Saturday, July 07, 2007

Building company constructs dodgy artifice

This brilliant example of an Argument by Artifice involves a company that made a labourer a director to avoid complying with a union workplace agreement:

Gary Forsyth was employed as a labourer by the company... Mr Forsyth told the Industrial Relations Commission the company's managing director, Robin Hancock, had met him and said he wanted to appoint him as a company director.

...Mr Forsyth said he had told Mr Hancock he would leave his then job if the company could match his $23.31 hourly rate of pay. According to Mr Forsyth, Mr Hancock said the company could match the rate, but told him the managing director "was not really union, and that he put everyone on as a director to get around the union and the enterprise agreement".

He worked for the company for several months before contacting the Construction Forestry Mining and Energy Union about his entitlements. After being sacked in February, Mr Forsyth lodged an application with the commission, claiming that his employment had been terminated unlawfully. But lawyers for the company moved to have the claim thrown out, arguing that Mr Forsyth was a director of the company and not an employee. However, the commission found Mr Forsyth was an employee, was supervised by a leading hand or foreman, was subject to the direction of his supervisor, and was paid a flat hourly rate from which the company deducted tax instalments. The commission said it was not satisfied Mr Forsyth was ever a director of the company, and that he was an employee from last October to February this year.
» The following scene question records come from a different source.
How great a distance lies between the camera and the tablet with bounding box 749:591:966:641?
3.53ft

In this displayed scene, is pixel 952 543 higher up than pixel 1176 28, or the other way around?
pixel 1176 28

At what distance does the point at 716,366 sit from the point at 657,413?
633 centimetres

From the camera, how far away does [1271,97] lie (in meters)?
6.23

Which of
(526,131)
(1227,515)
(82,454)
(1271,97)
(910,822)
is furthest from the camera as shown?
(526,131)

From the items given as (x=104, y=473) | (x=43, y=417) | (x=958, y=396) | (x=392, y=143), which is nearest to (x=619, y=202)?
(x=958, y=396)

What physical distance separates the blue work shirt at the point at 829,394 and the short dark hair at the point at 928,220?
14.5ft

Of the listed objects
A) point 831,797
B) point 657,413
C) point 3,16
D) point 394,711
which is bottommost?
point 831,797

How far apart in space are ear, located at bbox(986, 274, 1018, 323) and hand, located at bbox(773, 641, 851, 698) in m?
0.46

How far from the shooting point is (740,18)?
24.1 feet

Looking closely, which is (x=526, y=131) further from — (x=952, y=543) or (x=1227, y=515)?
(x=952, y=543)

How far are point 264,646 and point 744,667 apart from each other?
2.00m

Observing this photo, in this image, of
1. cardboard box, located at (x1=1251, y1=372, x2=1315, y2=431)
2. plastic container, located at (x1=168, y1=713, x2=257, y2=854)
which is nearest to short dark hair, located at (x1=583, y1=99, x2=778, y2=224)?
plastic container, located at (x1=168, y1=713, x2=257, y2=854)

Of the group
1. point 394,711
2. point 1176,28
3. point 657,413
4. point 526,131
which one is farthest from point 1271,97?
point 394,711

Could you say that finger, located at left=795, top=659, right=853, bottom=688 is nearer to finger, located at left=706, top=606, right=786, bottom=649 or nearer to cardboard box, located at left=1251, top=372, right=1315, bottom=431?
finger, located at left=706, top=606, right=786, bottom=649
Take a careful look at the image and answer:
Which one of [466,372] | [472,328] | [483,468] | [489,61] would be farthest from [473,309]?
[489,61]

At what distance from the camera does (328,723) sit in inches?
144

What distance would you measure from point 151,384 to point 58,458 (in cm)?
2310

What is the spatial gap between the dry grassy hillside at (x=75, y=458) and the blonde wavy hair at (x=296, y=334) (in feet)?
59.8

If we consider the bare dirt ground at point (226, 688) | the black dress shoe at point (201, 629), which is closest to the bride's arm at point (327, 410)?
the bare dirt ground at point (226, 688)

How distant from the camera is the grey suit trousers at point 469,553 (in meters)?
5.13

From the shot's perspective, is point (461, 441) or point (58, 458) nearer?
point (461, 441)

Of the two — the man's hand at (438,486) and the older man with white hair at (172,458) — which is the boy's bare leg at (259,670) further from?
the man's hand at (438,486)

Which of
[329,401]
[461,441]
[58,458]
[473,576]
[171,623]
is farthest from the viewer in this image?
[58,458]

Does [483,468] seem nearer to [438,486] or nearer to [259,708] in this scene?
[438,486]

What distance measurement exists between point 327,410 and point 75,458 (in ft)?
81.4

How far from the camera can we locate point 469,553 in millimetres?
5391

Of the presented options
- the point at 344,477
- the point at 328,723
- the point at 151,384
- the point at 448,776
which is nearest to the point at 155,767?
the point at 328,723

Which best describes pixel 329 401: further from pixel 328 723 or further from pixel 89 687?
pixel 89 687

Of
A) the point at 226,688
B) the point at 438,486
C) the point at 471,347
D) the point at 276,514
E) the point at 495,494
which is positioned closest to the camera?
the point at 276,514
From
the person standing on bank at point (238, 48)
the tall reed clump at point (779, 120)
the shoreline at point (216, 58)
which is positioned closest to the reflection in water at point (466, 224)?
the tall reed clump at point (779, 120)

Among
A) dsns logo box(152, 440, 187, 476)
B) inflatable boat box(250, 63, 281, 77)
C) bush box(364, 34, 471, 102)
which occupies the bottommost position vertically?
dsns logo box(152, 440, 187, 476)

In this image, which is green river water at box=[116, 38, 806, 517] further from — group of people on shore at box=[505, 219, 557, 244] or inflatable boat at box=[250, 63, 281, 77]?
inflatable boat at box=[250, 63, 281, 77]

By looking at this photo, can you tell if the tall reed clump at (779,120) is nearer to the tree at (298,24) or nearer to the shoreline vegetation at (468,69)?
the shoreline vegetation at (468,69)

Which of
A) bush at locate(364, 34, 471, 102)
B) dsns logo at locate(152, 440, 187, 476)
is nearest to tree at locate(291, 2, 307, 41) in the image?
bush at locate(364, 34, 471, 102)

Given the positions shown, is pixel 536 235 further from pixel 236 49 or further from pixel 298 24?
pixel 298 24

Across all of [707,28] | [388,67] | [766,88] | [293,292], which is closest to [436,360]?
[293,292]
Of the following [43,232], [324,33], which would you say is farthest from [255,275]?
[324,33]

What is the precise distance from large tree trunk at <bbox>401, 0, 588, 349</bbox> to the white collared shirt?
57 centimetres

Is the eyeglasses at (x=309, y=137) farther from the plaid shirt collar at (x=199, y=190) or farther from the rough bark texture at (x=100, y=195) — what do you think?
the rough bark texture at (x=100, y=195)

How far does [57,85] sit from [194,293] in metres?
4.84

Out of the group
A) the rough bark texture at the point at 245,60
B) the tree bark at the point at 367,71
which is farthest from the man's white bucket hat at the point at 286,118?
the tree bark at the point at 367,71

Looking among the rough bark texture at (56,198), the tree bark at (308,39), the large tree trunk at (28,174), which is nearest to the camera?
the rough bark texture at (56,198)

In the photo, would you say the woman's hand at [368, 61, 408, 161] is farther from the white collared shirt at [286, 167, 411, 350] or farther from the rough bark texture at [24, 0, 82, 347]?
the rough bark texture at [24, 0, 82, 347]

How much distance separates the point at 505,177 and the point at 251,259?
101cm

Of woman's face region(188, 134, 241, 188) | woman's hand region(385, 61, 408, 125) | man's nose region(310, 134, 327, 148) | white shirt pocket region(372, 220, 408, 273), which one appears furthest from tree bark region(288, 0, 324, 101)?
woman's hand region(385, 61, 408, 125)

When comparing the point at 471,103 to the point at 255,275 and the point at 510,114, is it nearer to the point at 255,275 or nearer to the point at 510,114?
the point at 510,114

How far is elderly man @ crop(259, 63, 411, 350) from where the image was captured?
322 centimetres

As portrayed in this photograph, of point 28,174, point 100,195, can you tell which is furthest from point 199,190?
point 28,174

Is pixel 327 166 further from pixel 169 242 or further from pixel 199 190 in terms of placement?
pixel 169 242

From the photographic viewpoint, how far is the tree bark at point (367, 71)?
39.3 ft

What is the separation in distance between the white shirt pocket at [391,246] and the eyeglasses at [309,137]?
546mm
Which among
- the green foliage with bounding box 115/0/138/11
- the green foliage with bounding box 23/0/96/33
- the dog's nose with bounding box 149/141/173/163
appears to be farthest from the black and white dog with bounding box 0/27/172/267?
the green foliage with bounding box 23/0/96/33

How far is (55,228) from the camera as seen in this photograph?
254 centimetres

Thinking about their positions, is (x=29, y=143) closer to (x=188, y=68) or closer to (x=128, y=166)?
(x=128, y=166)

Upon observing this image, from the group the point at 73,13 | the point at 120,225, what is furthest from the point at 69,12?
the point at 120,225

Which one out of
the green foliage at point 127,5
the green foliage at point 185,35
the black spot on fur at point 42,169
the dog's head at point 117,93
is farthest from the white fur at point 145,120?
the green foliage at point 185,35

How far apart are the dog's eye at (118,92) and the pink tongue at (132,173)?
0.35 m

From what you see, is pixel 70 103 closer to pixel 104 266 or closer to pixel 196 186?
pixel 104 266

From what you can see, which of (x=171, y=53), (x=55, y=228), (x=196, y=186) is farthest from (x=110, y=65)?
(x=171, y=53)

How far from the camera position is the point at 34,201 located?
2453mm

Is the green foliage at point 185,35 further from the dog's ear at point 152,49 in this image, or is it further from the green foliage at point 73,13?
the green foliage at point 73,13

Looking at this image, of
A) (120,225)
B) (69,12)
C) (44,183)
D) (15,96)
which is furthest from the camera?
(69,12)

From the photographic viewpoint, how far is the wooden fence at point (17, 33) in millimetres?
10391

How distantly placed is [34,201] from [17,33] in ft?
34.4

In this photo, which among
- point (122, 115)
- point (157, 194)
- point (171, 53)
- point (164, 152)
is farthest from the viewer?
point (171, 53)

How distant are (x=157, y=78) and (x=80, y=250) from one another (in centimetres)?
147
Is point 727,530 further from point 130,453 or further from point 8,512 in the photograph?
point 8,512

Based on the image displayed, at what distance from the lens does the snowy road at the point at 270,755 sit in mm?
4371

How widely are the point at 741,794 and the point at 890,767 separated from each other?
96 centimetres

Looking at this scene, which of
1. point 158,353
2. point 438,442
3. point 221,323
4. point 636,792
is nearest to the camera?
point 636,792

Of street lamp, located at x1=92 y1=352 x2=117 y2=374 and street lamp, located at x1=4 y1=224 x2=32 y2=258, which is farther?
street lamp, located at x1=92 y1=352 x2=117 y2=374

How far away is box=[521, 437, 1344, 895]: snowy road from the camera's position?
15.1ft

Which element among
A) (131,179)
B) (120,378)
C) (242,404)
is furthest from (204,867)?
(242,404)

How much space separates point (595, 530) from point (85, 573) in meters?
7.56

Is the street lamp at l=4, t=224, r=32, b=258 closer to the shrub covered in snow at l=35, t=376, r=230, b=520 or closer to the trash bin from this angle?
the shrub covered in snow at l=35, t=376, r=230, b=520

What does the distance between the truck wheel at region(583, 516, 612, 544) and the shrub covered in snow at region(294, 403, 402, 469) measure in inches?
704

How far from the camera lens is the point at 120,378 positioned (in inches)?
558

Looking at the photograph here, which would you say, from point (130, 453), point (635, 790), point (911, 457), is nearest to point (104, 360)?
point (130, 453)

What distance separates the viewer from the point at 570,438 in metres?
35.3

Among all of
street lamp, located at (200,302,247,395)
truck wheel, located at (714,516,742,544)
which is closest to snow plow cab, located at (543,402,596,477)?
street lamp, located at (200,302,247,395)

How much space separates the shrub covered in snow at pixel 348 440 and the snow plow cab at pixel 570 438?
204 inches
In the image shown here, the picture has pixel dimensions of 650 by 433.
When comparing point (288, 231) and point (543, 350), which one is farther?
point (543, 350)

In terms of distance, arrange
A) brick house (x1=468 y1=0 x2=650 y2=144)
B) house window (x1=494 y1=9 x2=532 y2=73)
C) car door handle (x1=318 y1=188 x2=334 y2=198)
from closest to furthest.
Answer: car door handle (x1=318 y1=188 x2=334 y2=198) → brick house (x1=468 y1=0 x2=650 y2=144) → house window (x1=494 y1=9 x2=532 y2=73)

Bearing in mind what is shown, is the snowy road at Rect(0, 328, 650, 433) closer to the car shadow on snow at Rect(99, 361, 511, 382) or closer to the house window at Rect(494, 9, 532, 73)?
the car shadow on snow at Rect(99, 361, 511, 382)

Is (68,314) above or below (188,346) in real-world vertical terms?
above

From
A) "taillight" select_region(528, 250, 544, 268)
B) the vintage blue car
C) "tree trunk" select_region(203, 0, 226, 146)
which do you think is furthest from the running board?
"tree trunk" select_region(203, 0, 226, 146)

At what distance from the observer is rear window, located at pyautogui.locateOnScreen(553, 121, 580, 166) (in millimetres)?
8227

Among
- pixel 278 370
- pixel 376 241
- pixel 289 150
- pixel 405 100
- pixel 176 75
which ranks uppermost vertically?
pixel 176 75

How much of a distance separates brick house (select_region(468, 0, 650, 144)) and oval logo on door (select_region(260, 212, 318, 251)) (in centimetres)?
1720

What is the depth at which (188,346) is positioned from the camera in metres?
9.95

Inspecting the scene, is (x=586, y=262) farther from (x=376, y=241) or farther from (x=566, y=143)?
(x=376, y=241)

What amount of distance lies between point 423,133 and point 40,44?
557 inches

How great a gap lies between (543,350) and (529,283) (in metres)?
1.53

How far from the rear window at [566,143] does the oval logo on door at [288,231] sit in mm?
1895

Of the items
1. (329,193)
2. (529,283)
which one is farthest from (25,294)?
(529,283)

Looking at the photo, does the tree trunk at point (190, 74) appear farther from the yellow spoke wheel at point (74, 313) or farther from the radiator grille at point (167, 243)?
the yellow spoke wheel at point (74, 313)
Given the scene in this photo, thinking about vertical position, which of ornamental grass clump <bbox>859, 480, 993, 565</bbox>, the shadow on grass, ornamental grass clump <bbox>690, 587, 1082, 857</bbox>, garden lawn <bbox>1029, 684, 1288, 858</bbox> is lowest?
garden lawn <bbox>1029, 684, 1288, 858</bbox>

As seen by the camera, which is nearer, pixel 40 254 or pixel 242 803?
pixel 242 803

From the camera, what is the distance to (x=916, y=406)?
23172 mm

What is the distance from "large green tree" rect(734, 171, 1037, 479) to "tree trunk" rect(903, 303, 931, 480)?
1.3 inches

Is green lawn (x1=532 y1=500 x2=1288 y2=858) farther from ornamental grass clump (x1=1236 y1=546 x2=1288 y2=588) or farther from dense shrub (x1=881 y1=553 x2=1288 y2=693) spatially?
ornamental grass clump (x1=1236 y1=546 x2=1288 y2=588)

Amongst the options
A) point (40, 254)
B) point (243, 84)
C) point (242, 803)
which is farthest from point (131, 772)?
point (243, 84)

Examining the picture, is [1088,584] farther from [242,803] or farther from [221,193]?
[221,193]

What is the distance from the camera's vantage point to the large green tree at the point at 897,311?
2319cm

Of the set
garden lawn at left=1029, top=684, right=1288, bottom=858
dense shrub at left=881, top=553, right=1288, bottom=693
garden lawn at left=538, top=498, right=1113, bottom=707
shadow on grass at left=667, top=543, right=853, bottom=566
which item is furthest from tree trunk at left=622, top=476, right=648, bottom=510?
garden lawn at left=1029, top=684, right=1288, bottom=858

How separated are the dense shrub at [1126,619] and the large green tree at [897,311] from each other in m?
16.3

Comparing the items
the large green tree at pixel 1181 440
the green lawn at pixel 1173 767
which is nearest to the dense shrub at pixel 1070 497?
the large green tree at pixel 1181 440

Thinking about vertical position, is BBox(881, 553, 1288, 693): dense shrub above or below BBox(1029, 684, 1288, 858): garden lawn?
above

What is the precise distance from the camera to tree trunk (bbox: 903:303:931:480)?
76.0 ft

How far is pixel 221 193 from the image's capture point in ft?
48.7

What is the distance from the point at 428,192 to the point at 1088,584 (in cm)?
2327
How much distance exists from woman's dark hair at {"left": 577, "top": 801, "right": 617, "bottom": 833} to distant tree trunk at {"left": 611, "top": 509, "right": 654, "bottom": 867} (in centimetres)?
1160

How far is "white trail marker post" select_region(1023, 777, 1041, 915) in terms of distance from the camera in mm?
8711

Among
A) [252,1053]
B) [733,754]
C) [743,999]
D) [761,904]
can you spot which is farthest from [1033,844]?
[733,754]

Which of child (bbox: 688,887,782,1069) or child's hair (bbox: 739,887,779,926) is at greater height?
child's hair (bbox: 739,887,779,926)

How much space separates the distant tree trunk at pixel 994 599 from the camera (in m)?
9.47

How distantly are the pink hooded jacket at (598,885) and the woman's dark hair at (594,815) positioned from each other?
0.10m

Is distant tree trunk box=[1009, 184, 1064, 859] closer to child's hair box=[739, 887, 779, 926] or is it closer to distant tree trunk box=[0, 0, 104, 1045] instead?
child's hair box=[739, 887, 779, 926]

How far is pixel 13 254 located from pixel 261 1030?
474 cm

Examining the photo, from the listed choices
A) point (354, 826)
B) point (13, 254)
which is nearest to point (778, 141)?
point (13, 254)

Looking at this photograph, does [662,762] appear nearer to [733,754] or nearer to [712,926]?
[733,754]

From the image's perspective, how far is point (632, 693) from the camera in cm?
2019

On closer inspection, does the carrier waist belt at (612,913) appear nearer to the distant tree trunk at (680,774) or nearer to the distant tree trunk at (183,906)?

...up to seven other workers were employed as company directors.

The reasoning used in an Argument by Artifice may be specious, tendentious, flawed in logic and unjust in effect; the end goal is all that drives the argument. In this case the mendacious company (and their devious lawyers) attempted to use a self serving obfuscation to achieve their goal. In order to do this they have put forward an obviously contrived and unfounded assertion, that a labourer was actually a company director. Any fair-minded and objective observer would perceive this as artificially constructed. It's a good thing the Industrial Relations Commission seems to be one such observer.